Moody’s said the support package for Cyprus reduces the immediate risk of a restructuring of its sovereign debt. European banks had $39 billion in claims in Cyprus as of Sept. 30, according to Bank for International Settlements data.
“While raising the risk of deposit flight out of peripheral banking systems, the agreement reflects euro-area policymakers’ desire to avoid sovereign defaults in addition to Greece’s,” the ratings company wrote in its credit outlook.
The outcome of tomorrow’s vote on the measures, delayed today for a second day, will be key to determining the direction of asset prices, Frommen said. President Nicos Anastasiades’ government has 20 seats in the 56-member assembly. Diko, which supported him in his election last month, holds eight seats.
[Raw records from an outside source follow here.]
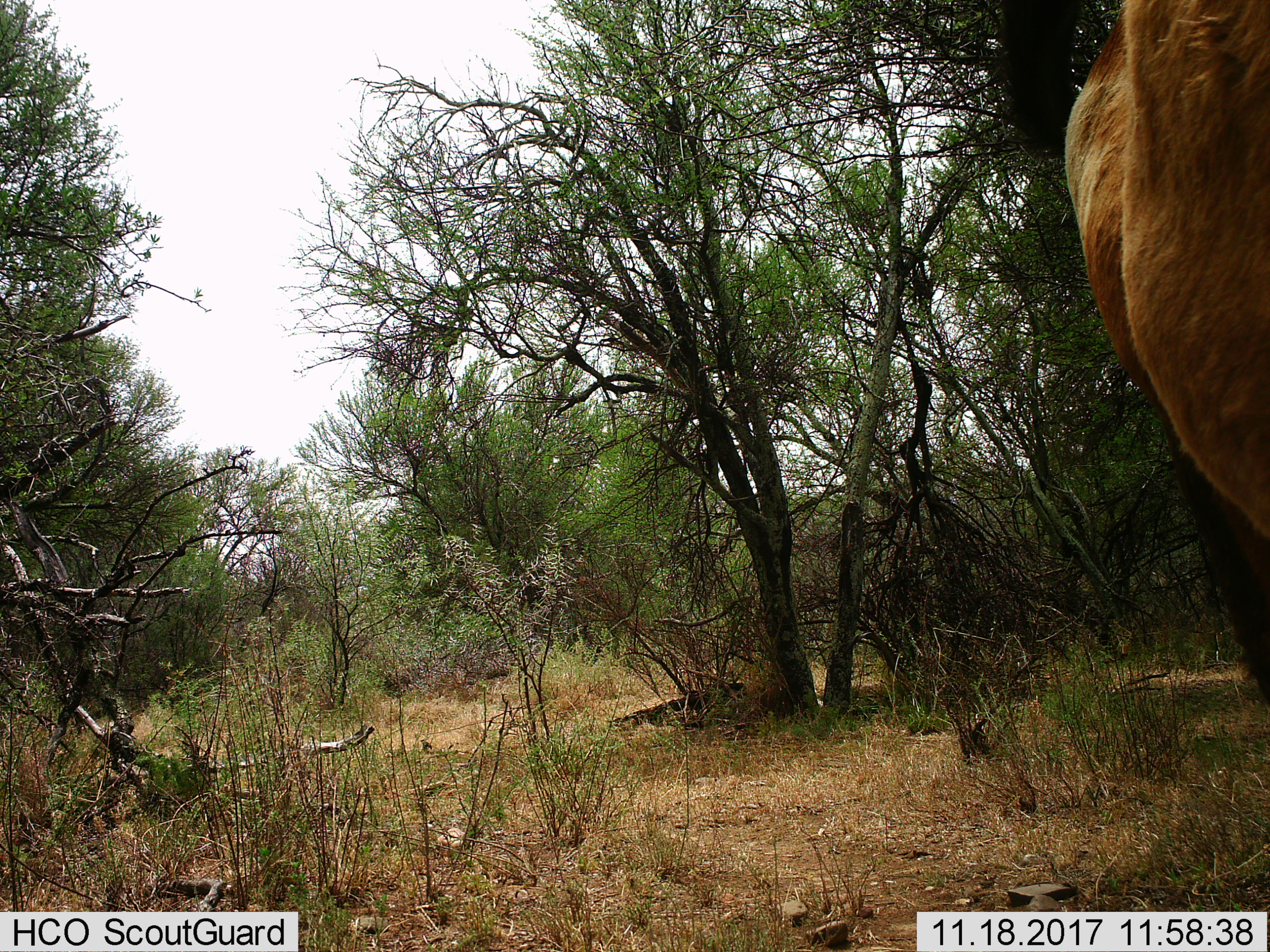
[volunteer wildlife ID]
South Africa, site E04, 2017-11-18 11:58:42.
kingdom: Animalia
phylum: Chordata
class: Mammalia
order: Artiodactyla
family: Bovidae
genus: Alcelaphus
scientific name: Alcelaphus buselaphus caama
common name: red hartebeest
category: hartebeestred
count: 1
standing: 40%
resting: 0%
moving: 60%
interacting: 0%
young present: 0%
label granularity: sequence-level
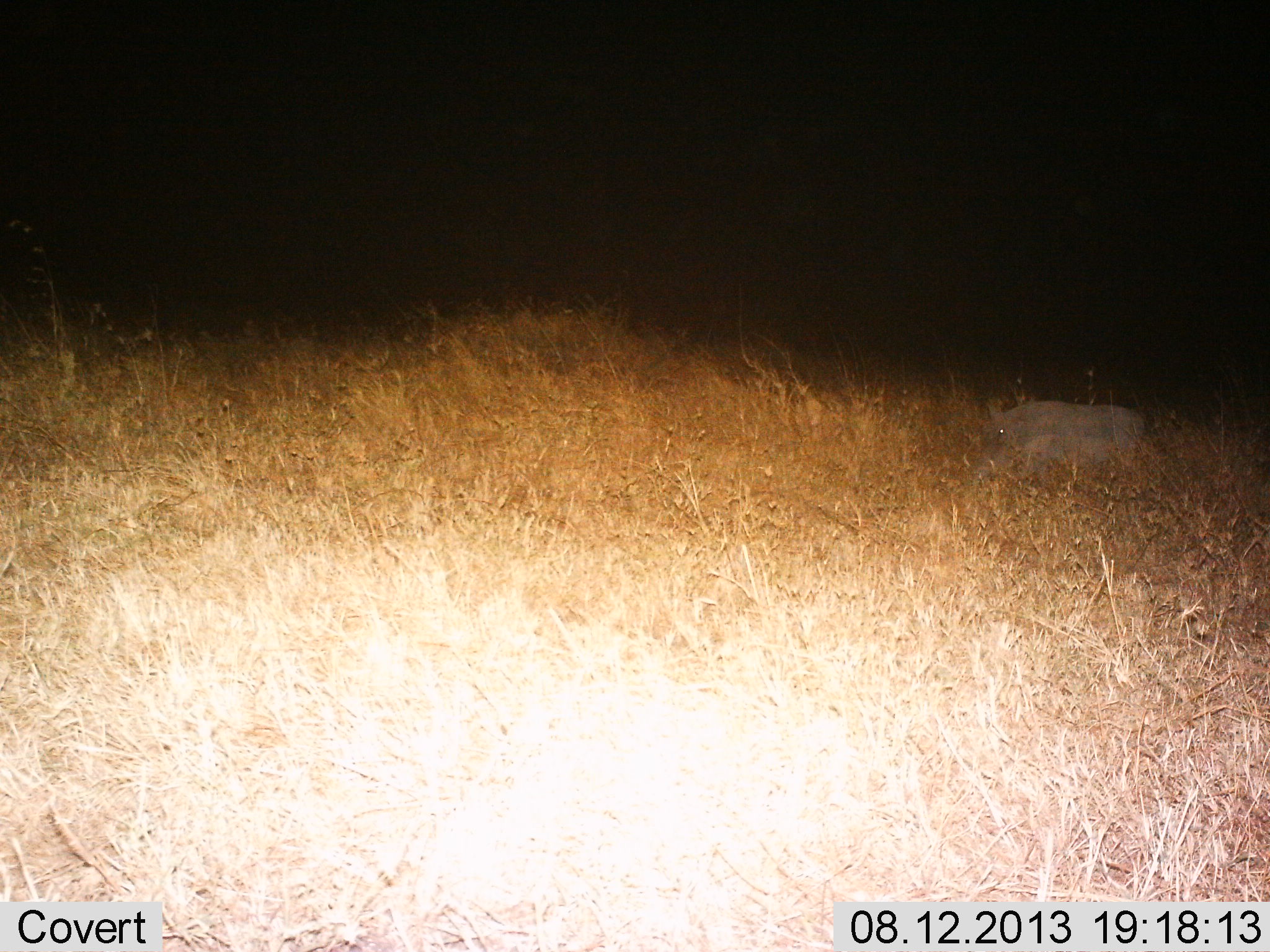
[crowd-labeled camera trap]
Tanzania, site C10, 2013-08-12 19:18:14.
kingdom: Animalia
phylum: Chordata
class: Mammalia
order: Artiodactyla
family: Suidae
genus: Phacochoerus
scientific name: Phacochoerus africanus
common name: warthog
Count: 1.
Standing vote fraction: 60%.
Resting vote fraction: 0%.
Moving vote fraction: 30%.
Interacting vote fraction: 0%.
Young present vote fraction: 10%.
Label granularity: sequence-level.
The plan has “broken trust in a way that is similar to the taboo that was originally broached in Greece and risks pushing citizens further away from Europe,” Frommen said. “Stocks could improve depending on how the vote goes, but if we see runs on banks or violence then Europe could shiver.”
Russian President Vladimir Putin called the tax “unfair, unprofessional and dangerous,” according to a statement posted on the Kremlin website. Russian companies and individuals have $31 billion of deposits in Cyprus, according to Moody’s Investors Services.
Cypriot banks had 68.4 billion euros of deposits from clients other than banks at the end of January. The planned levy -- 6.75% of all deposits up to 100,000 euros and 9.9% above that -- would whittle down the euro-area’s bailout of Cyprus to 10 billion euros from 17 billion euros, near the size of the nation’s 18 billion-euro economy.